Anywhere in Ohio, with a top program, is fine because with today's scheduling you play schools from all over. It isn't like Texas, distance wise. My old high school plays in a league which three of its opponents are more than 45 miles distant and has played schools from Indy, Detroit, Cleve, Akron, Columbus, Cinci and so on.
This kid is legit!
A few years ago Suburban Columbus was the best overall area (multiple leagues.) Cleveland has had a resurgence. (Witness the fall of St Iggy, the other teams have gotten better, including public schools like Mentor, and Valley Forge.
Northwest Ohio has always been an anomaly; twenty percent of Toledo and suburban football has always been really tough. The rest has been very pedestrian. And Northwest Ohio has had some incredible programs in some of the outlying communities. Patrick Henry, Fostoria, Clyde, Tiffin, all come to mind. (Fostoria in their heyday with Woodson and crew as Division II or III in Ohio, could have competed anywhere in the country!)

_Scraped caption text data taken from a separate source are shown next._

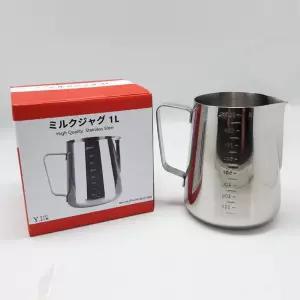 스팀피쳐 스텐밀크저그 1000ml 우유 밀크저그 바리스타밀크저그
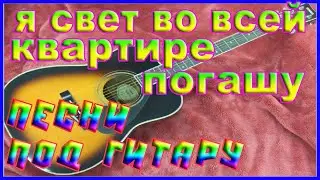 Я СВЕТ ВО ВСЕЙ КВАРТИРЕ ПОГАШУ |  ПЕСНИ ПОД ГИТАРУ |  ZINTARI TV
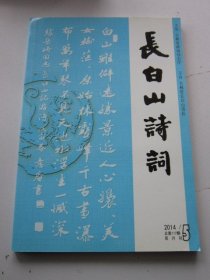 长白山诗词 2014年5期 总第117期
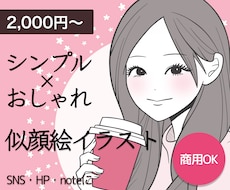 シンプル×おしゃれな似顔絵アイコン描きます やわらかな線で、親しみやすくきちんとした印象に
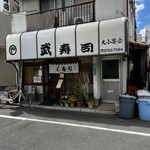 Takezushi - 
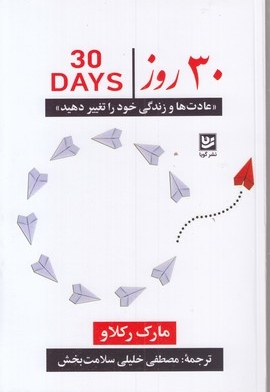 30 روز: عادت ها و زندگی خود را تغییر دهید
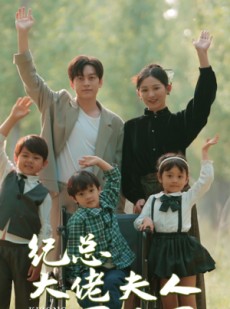 短剧《纪总大佬夫人下山了》89集短剧全集抢先版在线观看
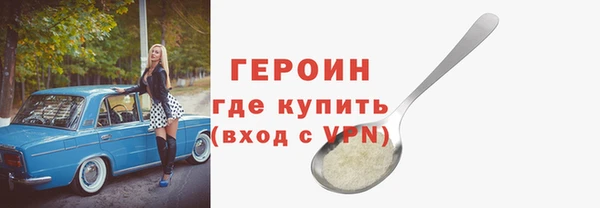 прущий лед Пересвет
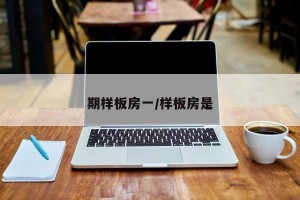 期样板房一/样板房是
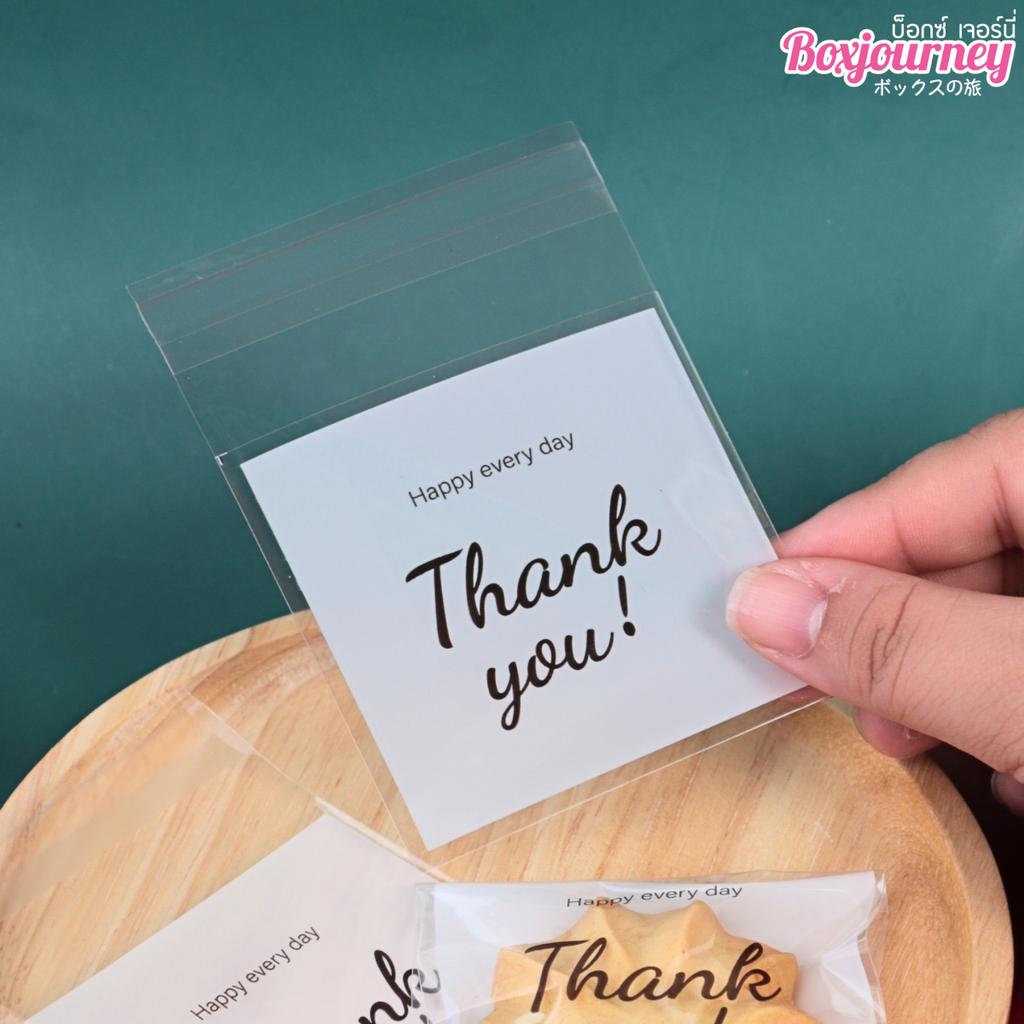 ถุงคุกกี้ปากกาว ลาย Thank you 01 ขนาด 7x7ซม.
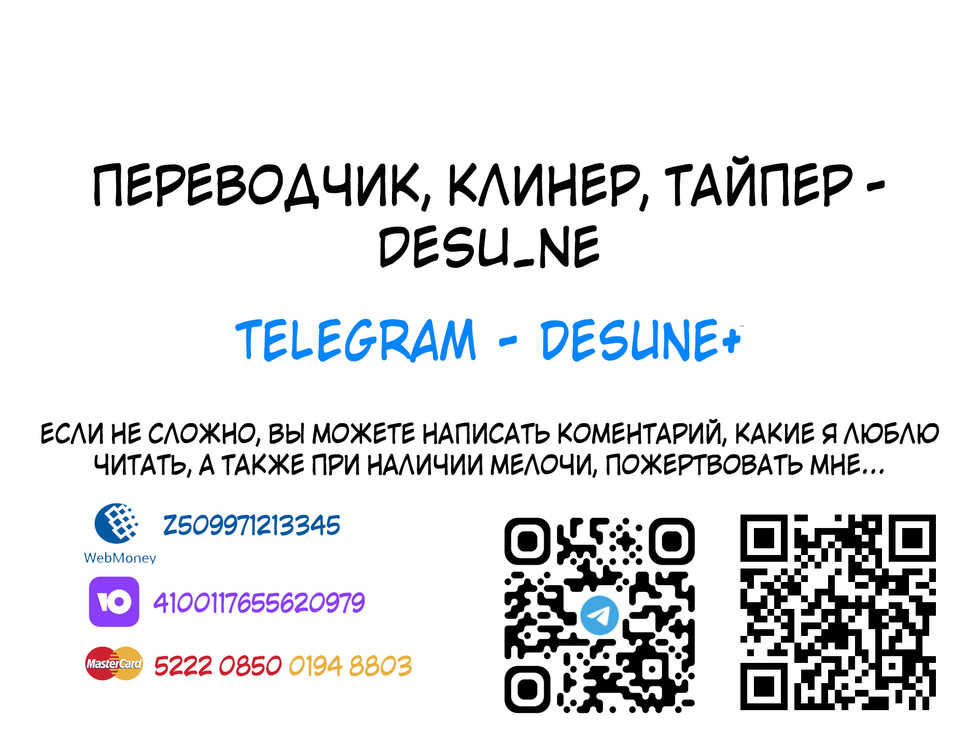 (C94) [Bear Hand (Fishine, Ireading)] Kentoku VOL.01 (Fate Grand Order) [Russian] [DESU_NE] [Colorized] [Decensored] - Page 8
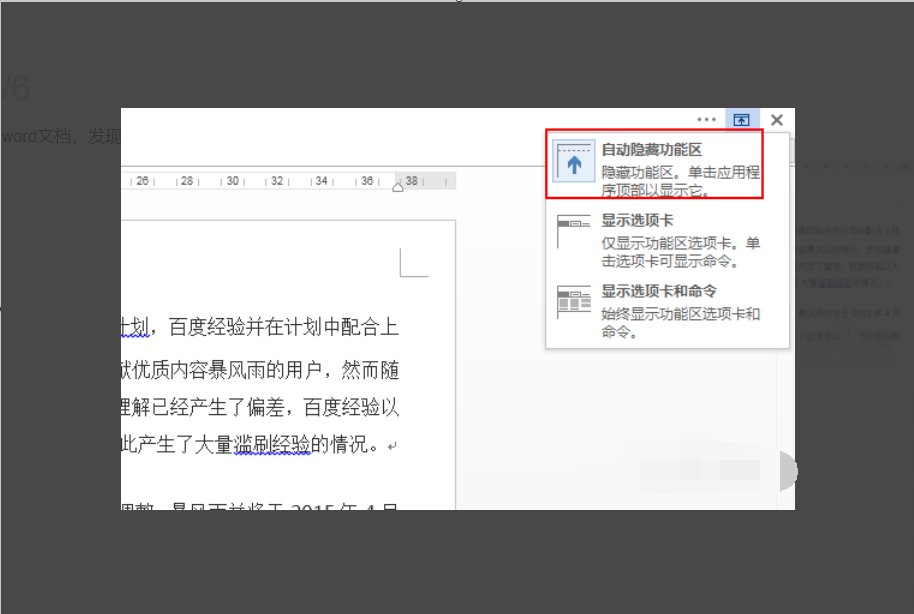 怎样在word2010里显示工具栏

From my era where NWO football became too diffuse, the schools apparently learned their lesson. (I don't seriously believe that this was any more than school districts planning with their resources.) But schools have become more concentrated. Some schools like Central Catholic have had a resurgence. The fact is when you look at the quarter finalists in the top three divisions in the state, they have more than the (population percentage share from NWO). But it is much sparser and smaller than all other parts of the state. With Cleveland-Akron to the east, Columbus metro to the central and south, and Cinci-Dayton to the southwest. The only large city in NWO is Toledo, #5 in Ohio, behind Dayton, just ahead of Akron.
I think over-all the other major metro areas as a whole are always better than NWO. But the toughest teams from NWO fare well against the top teams from almost anywhere else in the state.
Thus says the Black Swamp Fianna. Sort of the NWO Mafia. (There is a reason NWO was settled last.)